It has been said, and with good reason, that real music criticism does not exist. What you are reading now is a review—an evaluation, if you wish. Real criticism of music, in terms of the speculative investigation and analysis that characterizes literary criticism, is virtually nonexistent.
However, in her recital Tuesday night on the Cliburn Foundation’s concert series at Bass Performance Hall inFort Worth, pianist Joyce Yang created a program that did, indeed, invite the listener to hear and respond to old music in new ways, just as the skilled literary critic challenges the reader to experience iconic literature in a new light. Although each segment of the program was amazing and engaging in itself, Yang’s beautifully crafted sequence—which she, borrowing a term from the visual arts, aptly terms “collage”—produced an enriching web of meanings and interrelationships among the five composers whose works she explored.
In the opening work on the program, J.S. Bach’s Chromatic Fantasy and Fugue, Yang once again demonstrated her ability to create fluid passage-work, as well as her mastery of discreet use of the damper pedal in the music of Bach; the closing moments of the Fantasy were beautifully desolate.
But it was in leaping over a century and a half to Debussy’s boldly evocative Estampes that Yang began to make her larger point.
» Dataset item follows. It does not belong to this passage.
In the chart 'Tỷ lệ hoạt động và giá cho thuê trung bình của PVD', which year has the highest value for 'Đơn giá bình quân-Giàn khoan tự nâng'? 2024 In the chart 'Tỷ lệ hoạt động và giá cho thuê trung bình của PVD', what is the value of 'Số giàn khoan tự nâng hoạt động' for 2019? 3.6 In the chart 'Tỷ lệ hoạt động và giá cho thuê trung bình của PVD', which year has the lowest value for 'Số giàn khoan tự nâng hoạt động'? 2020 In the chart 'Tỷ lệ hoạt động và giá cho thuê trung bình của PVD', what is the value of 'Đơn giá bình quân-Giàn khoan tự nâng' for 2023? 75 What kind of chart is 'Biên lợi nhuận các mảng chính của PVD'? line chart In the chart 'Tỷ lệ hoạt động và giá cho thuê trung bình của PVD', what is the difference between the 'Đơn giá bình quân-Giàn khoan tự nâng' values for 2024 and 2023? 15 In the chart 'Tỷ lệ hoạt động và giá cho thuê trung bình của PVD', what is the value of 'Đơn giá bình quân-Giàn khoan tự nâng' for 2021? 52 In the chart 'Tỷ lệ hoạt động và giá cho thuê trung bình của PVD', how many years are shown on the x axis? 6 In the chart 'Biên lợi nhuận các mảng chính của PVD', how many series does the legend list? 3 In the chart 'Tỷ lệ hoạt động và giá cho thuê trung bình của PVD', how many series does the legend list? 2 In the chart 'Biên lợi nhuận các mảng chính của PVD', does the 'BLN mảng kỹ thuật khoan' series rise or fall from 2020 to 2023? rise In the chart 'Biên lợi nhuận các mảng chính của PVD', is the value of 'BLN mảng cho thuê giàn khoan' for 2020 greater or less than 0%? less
Set off against the rich counterpoint of the Bach, the glorious tensions of Debussy’s deliberately remote portrayal of Chinese, Spanish, and French landscapes, came into vivid relief. Yang then charged forward nearly yet another century, to Lowell Liebermann’s Gargoyles, a blisteringly difficult piece applying romantic and early modern pianistic virtuosity (echoes of Liszt, Balakirev, and Prokofiev abound) with twentieth-century aesthetic.
After intermission, Yang turned to Schubert’s serene Impromptu in G-flat and Schumann’s Fantasiestucke. Here, she began, both in her performance and in her spoken commentary, to draw toward a conclusion familiar to literary critics (and, within this context, totally convincing) of the presence of the dream and dream imagery in this music.
Yang even managed to fold what might be viewed, at first glance, as a light-hearted encore into her vision. In Yang’s performance, Earl Wild’s flashy riff on Gershwin’s “The Man I Love” became a cyclone of desire, if not on the same level of profundity with the music of Bach, Debussy, Schubert, and Schumann, at least worthy to share the stage with those geniuses. And, once again, Yang proved herself to be one of the most versatile and thoughtful of the rising pianists of our time.